Friday, March 26, 2010

Blooming Pink Bloodroot, Not all Natural Diversity is in Plants and I Have Rocks in My Head!


The pink bloodroot bud is finally open! All silvery pink petals except one, and they are translucent. The pink gene appears to have infiltrated many of the bloodroot plants in the woods, several of them show one or more pink petals, and some have more than the normal eight, but are not fully double. Very curious!

 
This one is half pink!

Diversity is not all in plants, either. As rockhounds, we have brought home loads of rock and mineral specimens from all over the US, and those that are just pretty or interesting, or can't be cut for jewelry, wind up in our dry creek. Agate, in the quartz family, is one of the more common stones and has so much unbelievable variety and color that it is one of my favorites. It cuts and polishes wonderfully, and shows up in everything from rings and necklaces to bookends, floors and countertops. But it doesn't stop there. Stones can be precious gems like diamonds, rubies and emerald, semi-precious like turquoise, malachite, tigers eye, and hundreds more. They can be granite, sandstone, quartz crystals, or minerals like sulphur, iron, copper, silver, gold or lead. They can even be petrified wood!
 
Lots of pretty colors! All of these are in the dry creek.

red and white agate

banded chert in the center, agate nodule bottom right

Lava rock (Basalt) upper left, sandstone formations

The pink rock in the center is Mozarkite. Lots of diversity in Missouri rocks.

The red rock in the center is red jasper, the metal looking thing upper right is native copper.
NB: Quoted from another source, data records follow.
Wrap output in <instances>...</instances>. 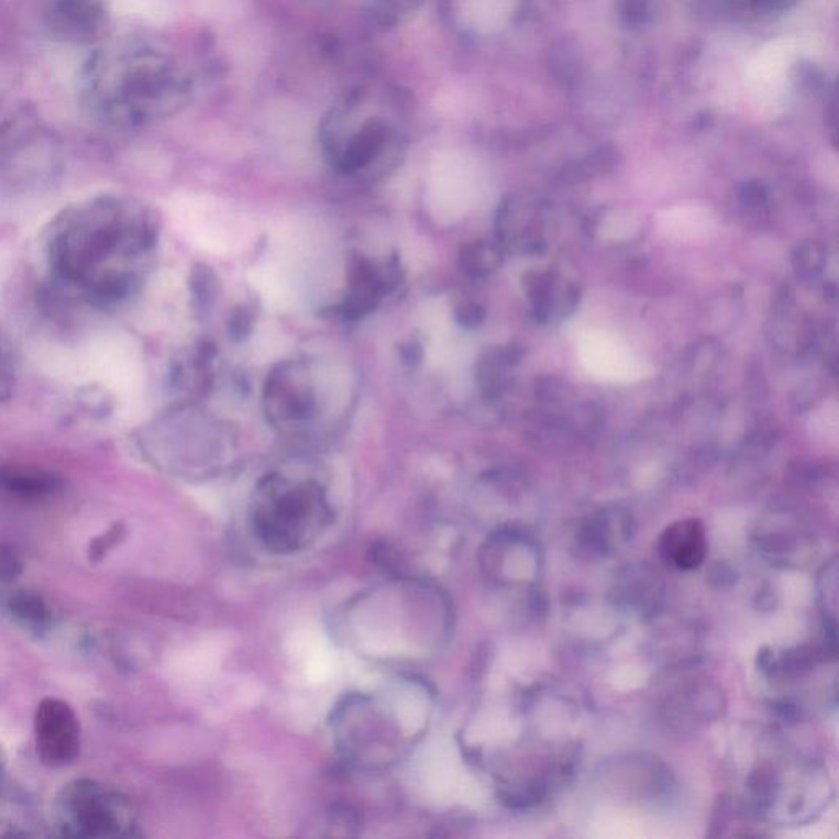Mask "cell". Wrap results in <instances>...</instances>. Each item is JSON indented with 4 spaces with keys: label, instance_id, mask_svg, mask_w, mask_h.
I'll return each mask as SVG.
<instances>
[{
    "label": "cell",
    "instance_id": "1",
    "mask_svg": "<svg viewBox=\"0 0 839 839\" xmlns=\"http://www.w3.org/2000/svg\"><path fill=\"white\" fill-rule=\"evenodd\" d=\"M252 517L254 534L267 550L292 554L322 537L332 510L317 484L271 477L257 489Z\"/></svg>",
    "mask_w": 839,
    "mask_h": 839
},
{
    "label": "cell",
    "instance_id": "2",
    "mask_svg": "<svg viewBox=\"0 0 839 839\" xmlns=\"http://www.w3.org/2000/svg\"><path fill=\"white\" fill-rule=\"evenodd\" d=\"M824 775L810 762L777 755L771 762L755 765L748 779V804L759 815L801 817L817 810L807 801L812 787H825Z\"/></svg>",
    "mask_w": 839,
    "mask_h": 839
},
{
    "label": "cell",
    "instance_id": "3",
    "mask_svg": "<svg viewBox=\"0 0 839 839\" xmlns=\"http://www.w3.org/2000/svg\"><path fill=\"white\" fill-rule=\"evenodd\" d=\"M63 804L76 837H120L132 828L129 807L92 782H76L66 791Z\"/></svg>",
    "mask_w": 839,
    "mask_h": 839
},
{
    "label": "cell",
    "instance_id": "4",
    "mask_svg": "<svg viewBox=\"0 0 839 839\" xmlns=\"http://www.w3.org/2000/svg\"><path fill=\"white\" fill-rule=\"evenodd\" d=\"M36 748L52 768L73 764L81 751V728L71 705L59 698H45L36 708Z\"/></svg>",
    "mask_w": 839,
    "mask_h": 839
},
{
    "label": "cell",
    "instance_id": "5",
    "mask_svg": "<svg viewBox=\"0 0 839 839\" xmlns=\"http://www.w3.org/2000/svg\"><path fill=\"white\" fill-rule=\"evenodd\" d=\"M720 710V692L708 681L682 677L664 692L663 711L671 724L698 725L717 717Z\"/></svg>",
    "mask_w": 839,
    "mask_h": 839
},
{
    "label": "cell",
    "instance_id": "6",
    "mask_svg": "<svg viewBox=\"0 0 839 839\" xmlns=\"http://www.w3.org/2000/svg\"><path fill=\"white\" fill-rule=\"evenodd\" d=\"M707 531L697 518L675 521L658 540L661 560L678 571H694L700 567L707 556Z\"/></svg>",
    "mask_w": 839,
    "mask_h": 839
},
{
    "label": "cell",
    "instance_id": "7",
    "mask_svg": "<svg viewBox=\"0 0 839 839\" xmlns=\"http://www.w3.org/2000/svg\"><path fill=\"white\" fill-rule=\"evenodd\" d=\"M528 294L538 316L547 317L573 310L577 302V290L564 286L563 280L553 273L531 274L527 280Z\"/></svg>",
    "mask_w": 839,
    "mask_h": 839
},
{
    "label": "cell",
    "instance_id": "8",
    "mask_svg": "<svg viewBox=\"0 0 839 839\" xmlns=\"http://www.w3.org/2000/svg\"><path fill=\"white\" fill-rule=\"evenodd\" d=\"M0 487L15 496L38 499L55 494L62 487V479L48 471L33 467H3L0 470Z\"/></svg>",
    "mask_w": 839,
    "mask_h": 839
},
{
    "label": "cell",
    "instance_id": "9",
    "mask_svg": "<svg viewBox=\"0 0 839 839\" xmlns=\"http://www.w3.org/2000/svg\"><path fill=\"white\" fill-rule=\"evenodd\" d=\"M514 363L515 356L510 350H497L487 354L479 371L481 387L486 396L496 397L504 393Z\"/></svg>",
    "mask_w": 839,
    "mask_h": 839
},
{
    "label": "cell",
    "instance_id": "10",
    "mask_svg": "<svg viewBox=\"0 0 839 839\" xmlns=\"http://www.w3.org/2000/svg\"><path fill=\"white\" fill-rule=\"evenodd\" d=\"M503 253L499 246L489 242H476L467 246L463 253V266L474 276H486L499 267Z\"/></svg>",
    "mask_w": 839,
    "mask_h": 839
},
{
    "label": "cell",
    "instance_id": "11",
    "mask_svg": "<svg viewBox=\"0 0 839 839\" xmlns=\"http://www.w3.org/2000/svg\"><path fill=\"white\" fill-rule=\"evenodd\" d=\"M824 264L825 250L818 243H807V245L801 246L795 254V267H797L798 276L804 277V279L817 277L821 273Z\"/></svg>",
    "mask_w": 839,
    "mask_h": 839
},
{
    "label": "cell",
    "instance_id": "12",
    "mask_svg": "<svg viewBox=\"0 0 839 839\" xmlns=\"http://www.w3.org/2000/svg\"><path fill=\"white\" fill-rule=\"evenodd\" d=\"M10 610L16 617L22 618V620L33 621V623H40V621L48 617V610H46V605L43 604L42 598L33 594H26V592L16 594L10 600Z\"/></svg>",
    "mask_w": 839,
    "mask_h": 839
},
{
    "label": "cell",
    "instance_id": "13",
    "mask_svg": "<svg viewBox=\"0 0 839 839\" xmlns=\"http://www.w3.org/2000/svg\"><path fill=\"white\" fill-rule=\"evenodd\" d=\"M837 564L830 563L825 566L824 574L820 576V595L821 601H824L825 615L827 620H831V623L837 625Z\"/></svg>",
    "mask_w": 839,
    "mask_h": 839
},
{
    "label": "cell",
    "instance_id": "14",
    "mask_svg": "<svg viewBox=\"0 0 839 839\" xmlns=\"http://www.w3.org/2000/svg\"><path fill=\"white\" fill-rule=\"evenodd\" d=\"M23 564L13 548L0 544V579L12 581L22 573Z\"/></svg>",
    "mask_w": 839,
    "mask_h": 839
},
{
    "label": "cell",
    "instance_id": "15",
    "mask_svg": "<svg viewBox=\"0 0 839 839\" xmlns=\"http://www.w3.org/2000/svg\"><path fill=\"white\" fill-rule=\"evenodd\" d=\"M122 537V525H115L110 528L103 537L97 538L92 544H90V560L99 561L112 550L113 544Z\"/></svg>",
    "mask_w": 839,
    "mask_h": 839
},
{
    "label": "cell",
    "instance_id": "16",
    "mask_svg": "<svg viewBox=\"0 0 839 839\" xmlns=\"http://www.w3.org/2000/svg\"><path fill=\"white\" fill-rule=\"evenodd\" d=\"M159 0H110L119 12L150 15L158 10Z\"/></svg>",
    "mask_w": 839,
    "mask_h": 839
},
{
    "label": "cell",
    "instance_id": "17",
    "mask_svg": "<svg viewBox=\"0 0 839 839\" xmlns=\"http://www.w3.org/2000/svg\"><path fill=\"white\" fill-rule=\"evenodd\" d=\"M484 312L481 307L474 306V303H467L460 310L461 323L467 327L479 325L483 322Z\"/></svg>",
    "mask_w": 839,
    "mask_h": 839
},
{
    "label": "cell",
    "instance_id": "18",
    "mask_svg": "<svg viewBox=\"0 0 839 839\" xmlns=\"http://www.w3.org/2000/svg\"><path fill=\"white\" fill-rule=\"evenodd\" d=\"M13 393V379L3 364H0V404L10 399Z\"/></svg>",
    "mask_w": 839,
    "mask_h": 839
},
{
    "label": "cell",
    "instance_id": "19",
    "mask_svg": "<svg viewBox=\"0 0 839 839\" xmlns=\"http://www.w3.org/2000/svg\"><path fill=\"white\" fill-rule=\"evenodd\" d=\"M9 357H10L9 341H7L5 336H3L2 332H0V364H3V366H5L7 361H9Z\"/></svg>",
    "mask_w": 839,
    "mask_h": 839
},
{
    "label": "cell",
    "instance_id": "20",
    "mask_svg": "<svg viewBox=\"0 0 839 839\" xmlns=\"http://www.w3.org/2000/svg\"><path fill=\"white\" fill-rule=\"evenodd\" d=\"M630 587L640 588V586H630ZM654 587H658V581H656V583H654V581H647V577H644L643 588H654ZM630 595H633V597H637V595H638V598H641V592L640 590H631Z\"/></svg>",
    "mask_w": 839,
    "mask_h": 839
},
{
    "label": "cell",
    "instance_id": "21",
    "mask_svg": "<svg viewBox=\"0 0 839 839\" xmlns=\"http://www.w3.org/2000/svg\"><path fill=\"white\" fill-rule=\"evenodd\" d=\"M2 772H3V759H2V753H0V777H2Z\"/></svg>",
    "mask_w": 839,
    "mask_h": 839
}]
</instances>
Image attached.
Some people believe that various stones have metaphysical properties and can affect a person's state of mind, or health, or help them develop their psychic qualities. It may be true that stones and minerals have "wave lengths" or "vibrations". They do contain lots of energy. It is a fact, for example, that the characteristic purple color of amethyst is caused by electrons bouncing around in there. If amethyst is heated, or sits in the sun for a long period of time, voids open up in the stone, the electrons escape and the resulting color will be kind of a pale, washed out gray. It is also true that quartz crystals will have faces that attract, or repel each other. This effect can actualy be felt if you take two large-ish crystals (small ones won't have enough strength for you to feel it) and bring the flat faces close to each other. If you have them oriented right, they will act much like magnets and you will be able to feel the attraction or repulse. It will be slight, but it is there. Do crystals have an attraction to an individual psyche? Perhaps. If you are looking through a flat of crystals, picking them up one by one, and you find yourself examining and holding the same one over and over and feel somehow reluctant to put it down, it could be "attuned" to your own mental or physical vibrations. Perhaps that may also explain why, when sometimes you may pick up a particular rock on a hike, or on a beach and put it in your pocket for no reason that you can think of, it becomes "your" rock, and you might keep it for years. 

Looking down the dry creek in the woods

Polished stone, agate, wire wrapped crystals, Turquoise is in center, bright orange on  left is fire agate. Bead at top right is carnelian, other stones are various agate.

Missouri has a lot of native rock, also, from lead and zinc in our 4-States mining area and all the associated minerals that go with it, calcite, pyrite, Smithsonite, et al, plus there are just "rocks" (leaverites--'yeah, it's a rock. Just leave 'er right there') with a lot of character, that make wonderful garden rocks. There are "holey" stones, rocks that are packed with fossils, rocks with "faces" (sometimes you have to use your imagination), flint and chert that early native Americans used to make tools, and our Missouri state stone, the pink/grey Mozarkite, a type of agate. I've seldom met a rock I didn't love!

"Mother's Milk"
 Handbeaded necklace in seed beads with pink agate centerpiece.